Un symposium s’est ouvert à Buea le 5 mars dernier sur la recherche des moyens d’atténuer les effets phénomène sur la sécurité sociale au Cameroun. 

«Gouverner c’est prévoir». Cette réflexion courante en milieux politiques, reprise par Mme Dayina Mayenga, directeur sous-régional du Bureau international du travail (Bit), épouse bien l’intérêt du symposium ouvert hier dans la salle des conférences de la Caisse nationale de prévoyance sociale (Cnps) à Buéa. C’est sur le thème «les mesures d’anticipation des effets de la crise financière mondiale sur l’économie nationale et la Cnps». Le thème est assez révélateur des inquiétudes que suscitent les contrecoups que fait subir la crise financière actuelle sur la marche de l’économie mondiale. 

En fait, selon Alain Noël Mekulu Mvondo, directeur général de la structure, «la Cnps avait perdu près de 4 milliards de Fcfa» lors d’une première crise entre 1987 et 1992. D’autant plus que dans le sillage de la crise économique, l’Etat avait ramené l’âge de la retraite à 50 ans ; et en même temps, il y a eu de massifs départs anticipés à la retraite. «Les indemnités y afférentes ont coûté 7 milliards alors même que l’Etat avait des arriérés de l’ordre de 300 milliards vis-à-vis de la Cnps et de ses prestataires». Ce qui en conséquence a imposé «que la Cnps réduise ses dépenses», handicapant par le fait même ses prestations. «Il n’est plus acceptable que nous retombions dans le même piège», a déclaré Robert Nkili, le ministre du Travail et de la sécurité sociale (Mintss), en ouvrant les travaux de la capitale régionale du Sud-ouest. 

Or, il est établi que l’Afrique ne pourra pas échapper aux effets de ce «tsunami économique», selon Robert Nkili. En plus du cas de la Fédération camerounaise de football Fécafoot) qui en a déjà souffert avec la faillite de son partenaire londonien Gateway broadcasting service (Gbs), Martin Abéga, le secrétaire général du Groupement interpatronal du Cameroun (Gicam), annonce d’autres cas : le caoutchouc, le bois,… en prévoyant entre autres «la baisse des ressources d’exportation, le ralentissement du financement». Ce sur la base de ce que «notre économie est basée sur les produits de rente et est extravertie». Et «nous produisons ce que nous ne consommons pas et consommons ce que nous ne produisons pas», ajoute
le Pr Tsafack Nanfosso de l’université de Yaoundé II. Les uns et les autres s’accordent à dire que tout cela auront des conséquences sur la sécurité sociale : avec la baise de la productivité va conduire à l’évolution du taux de chômage et de la masse salariale,…. L’effet induit, d’après Marthe Mbajom, est que «l’on pourrait arriver à une situation où les entreprises et même l’Etat ne pourront plus reverser les cotisations». 

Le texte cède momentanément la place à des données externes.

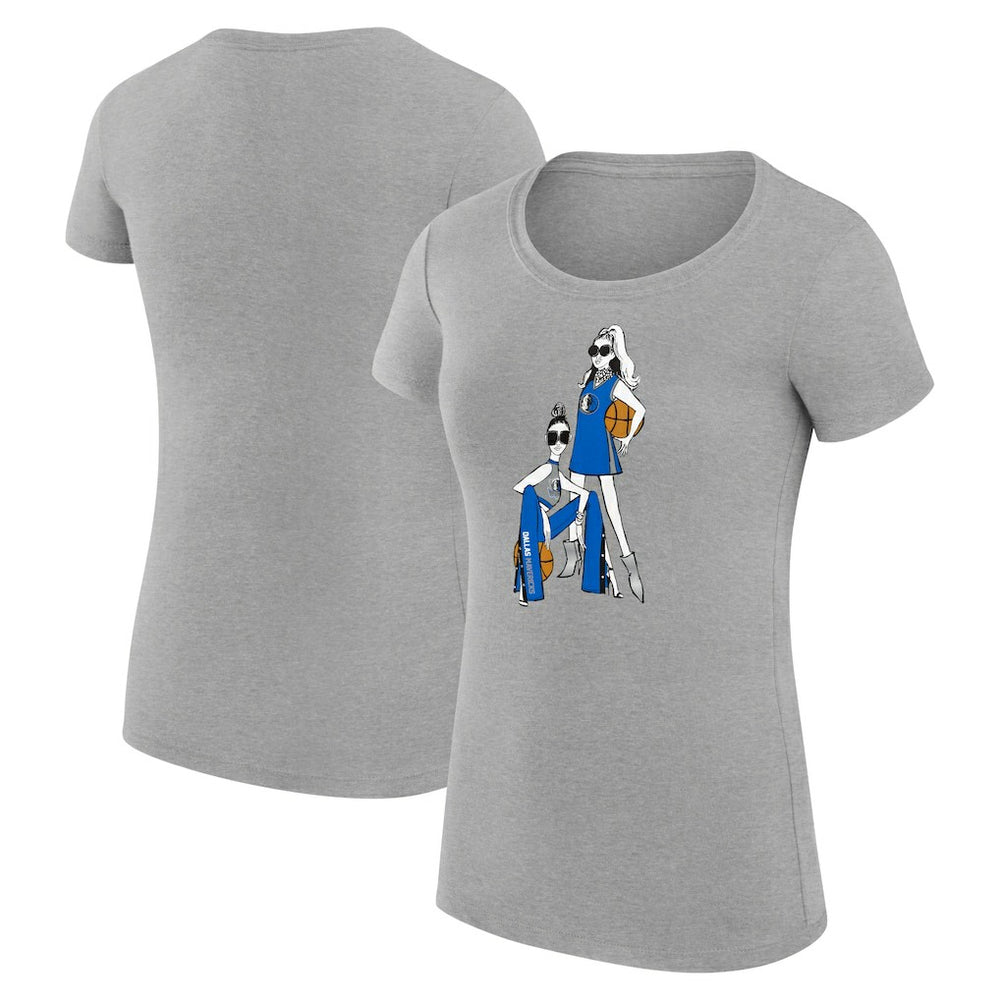 Heather Gray Dallas Mavericks G-III 4Her by Carl Banks Women's Super-Slim Fit Lightweight Basketball Girls T-Shirt sale | NBA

Pendant deux jours, experts, professionnels, universitaires et autres responsables de la Cnps vont réfléchir autour de divers thèmes, question de trouver sur les moyens et mécanismes d’anticipation des effets de la crise financière qui évolue lentement mais sûrement à l’échelle planétaire. Certes, «il n’y aura pas de solution», a prévenu le professeur Tuna Mama, mais les participants comptent trouver des voies et moyens d’anticipation, plutôt que de subir ces effets. Il est prévu à l’issue des travaux, d’élaborer un document de stratégie à cet effet.